‘Spirited bidding’ at auction despite pyrolysis plant
A controversial plan for a thermochemical plant has not put people off bidding on premium subdivision sections down the road.
Waste Transformation Ltd has applied to build a pyrolysis plant beside Bluegums Landfill, at the southern edge of Blenheim, on the same street as the Boulevard Park on Taylor subdivision.
The plant would dispose of thousands of tonnes of copperchrome arsenic (CCA) treated vineyard posts each year, by turning them into charcoal.
Boulevard Park on Taylor residents who moved in before the plant was proposed said if they knew about the plant, they would have thought twice about moving in over fears of airborne emissions.
But Bayleys Marlborough general manager David Lee said his staff advised the 60-or-so interested buyers of the proposed plant before a Boulevard Park on Taylor auction on Friday.
They still sold 19 of the 22 sections, and the highest price reached by the council-developed sections was $237,000.
The properties sold were in the sixth stage of the development, but it was the first auction since the pyrolysis plant resource consent application was officially filed in December.
‘‘There was some very spirited bidding. The attendance was good, it was almost identical to the last auction,’’ Lee said.
The real estate company had a policy of transparency where issues could affect a sale, Lee said.
‘‘But it certainly hasn’t changed the level of interest we’ve seen. It’s a premium subdivision and the level of interest we’ve seen shows that.’’
The council had agreed to fund
‘‘It’s a premium subdivision and the level of interest we’ve seen shows that.’’ Bayleys Marlborough general manager David Lee
part of the plant, tipped to be an industry-scale solution for the 8000 tonnes of treated timber sent to landfill each year in Marlborough.
Boulevard Park on Taylor resident Alan Hall said he was worried people did not understand or care about the possibility of health effects from the plant’s airborne emissions.

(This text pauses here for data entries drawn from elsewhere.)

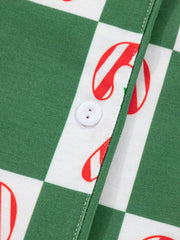 Green checkered pajama set with candy cane print and white button detail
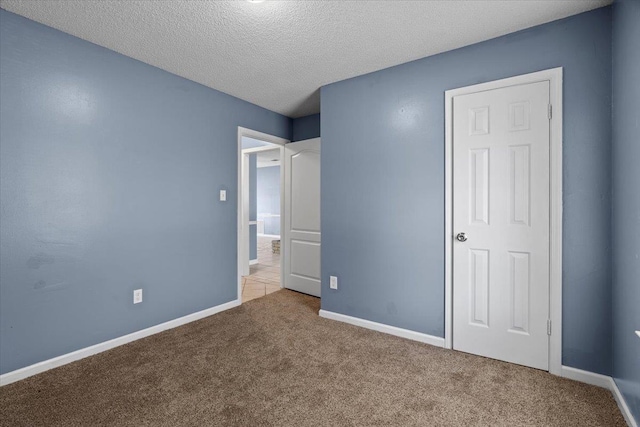 unfurnished bedroom featuring carpet and a textured ceiling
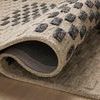 Rolled edge of Bradley rug exposing thick wool pile and black non-slip backing underneath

He was one of several residents that lobbied for more evidence about health effects since the idea was first floated in 2016.
But Waste Transformation chief executive Mike Henare said last year while emotive language, words such as ‘pyrolysis’ and ‘arsenic’, had stirred residents into a frenzy, the science was on their side.
The plant’s emissions would be less than 5 per cent of the allowable guidelines set by the Ministry of the Environment, Henare said.
Marlborough District Council communications adviser Stacey Boswell said the resource consent application would be publicly notified, which meant anybody could make a submission for or against the proposal.
The council also suggested Waste Transformation Ltd consider doing a health risk assessment to support its application.
Boswell said the council expected to receive that information ‘‘in the next few weeks’’ and could publicly notify the application then, if the request was sufficiently answered.